Homewrecker has an apt title to say the least and it is highly entertaining if you enjoy a cat and mouse thriller that addresses very real aspects of relationships in general.

Homewrecker is about a woman in her late 40s trying desperately to befriend a younger woman – obsessively. At first, it has the same stalker awkwardness as Creep with the same kind of unsettling politeness of a forceful sycophant, expertly played by the two lead actresses. Alex Essoe (known for Starry Eyes (2014) and 2019 horror gem Doctor Sleep) plays Michelle, a recently married thirty-something trying to get pregnant. On the other side of the annexed coffee shop table, is the middle-aged Linda, played by Precious Chong (yes, daughter of Tommy Chong) that we know from films like L.A. Confidential (1997) and Pearl Harbor (2001).

Linda not only shares various fitness classes with the initially unaware Michelle, but she clearly leads a very lonely life of delusion and desperation. It is obvious that her mental stability has been fractured by precious failed relationships and she projects this onto the poor unassuming beauty she is trying to befriend. Her efforts are obviously deliberate and clumsy while, like any normal human being, Michelle is trying to find a way to shake off the over-zealous has-been politely. Linda practically begs Michelle, an interior designer, to come home with her to assess Linda’s self-proclaimed train wreck of domicile design.

Unfortunately, as is the case with most socially coerced pushovers, Michelle gives in to Linda’s suggestions only to be nice and it is not long before we realize that Linda is a ridiculously vivacious, but bitter spinster. 

The conversations are a bit tedious, but Chong manages to subtly reveal the crumbling walls that makes up her psyche while she flirts her way through Linda’s impotent excuses to leave. The two actresses effectively make you uncomfortable with the subsequent situation. As most of us have been victim to a family member or acquaintance with an abnormally thick skin and prying disposition, Homewrecker constantly reminds you of why you sometimes need to get your bitch on. 

Although this is an indie, the casting of Chong and Essoe proves that Homewrecker is a film with solid acting and a relatively decent script. It seems mundane until you start seeing the psychological plays of jealousy, envy and vanity rear its head inside the words of the conversations. The set-up is slightly slow, but necessarily so. 

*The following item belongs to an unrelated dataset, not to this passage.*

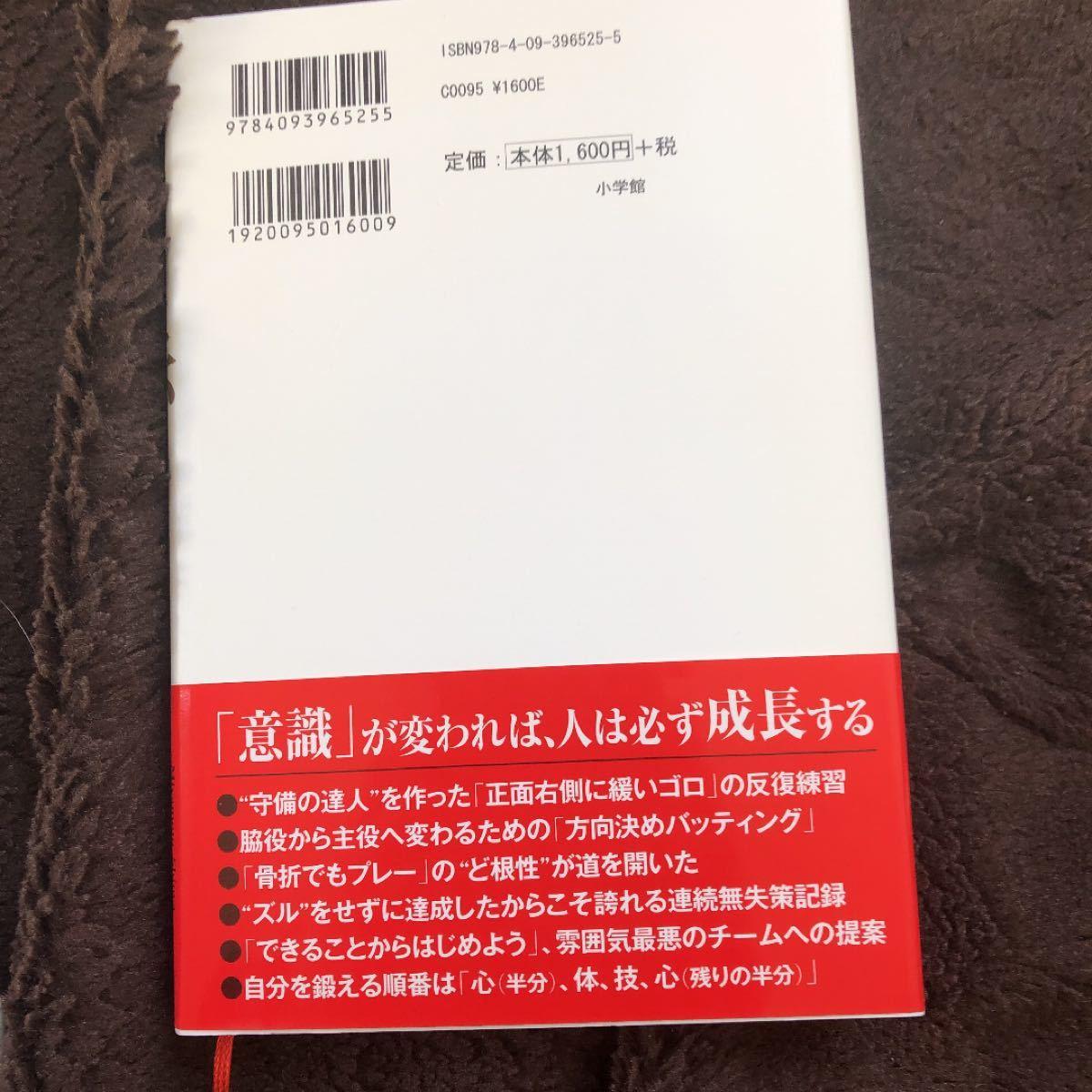 宮本慎也 歩 〜私の生き方・考え方〜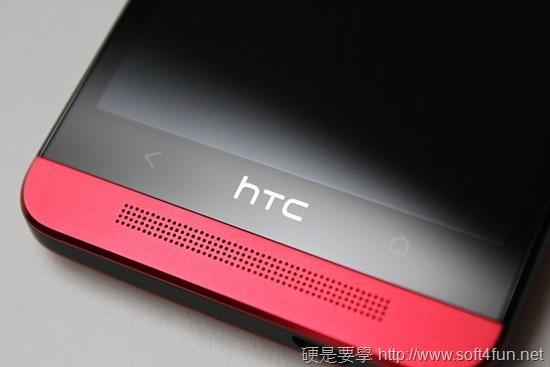 新一機 New hTC One 魅力紅開箱寫真 IMG_0995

After this, the film turns into a rollercoaster of emotion and some good roughhouse action that explains why there is a term like ‘psycho bitch’. Awkwardness spirals down into darker places of emotional abuse and mental damage that makes Homewrecker a tight little thriller drenched in estrogen.

Director Zach Gayne co-wrote the film with Essoe and Chong and uses camera angles along with bland set design to create an excellent setting for the unhinged exchanges between the two women. From my perspective, this is neither horror, nor comedy, but it is definitely a suspenseful bite of relationship tragedy worth having popcorn to.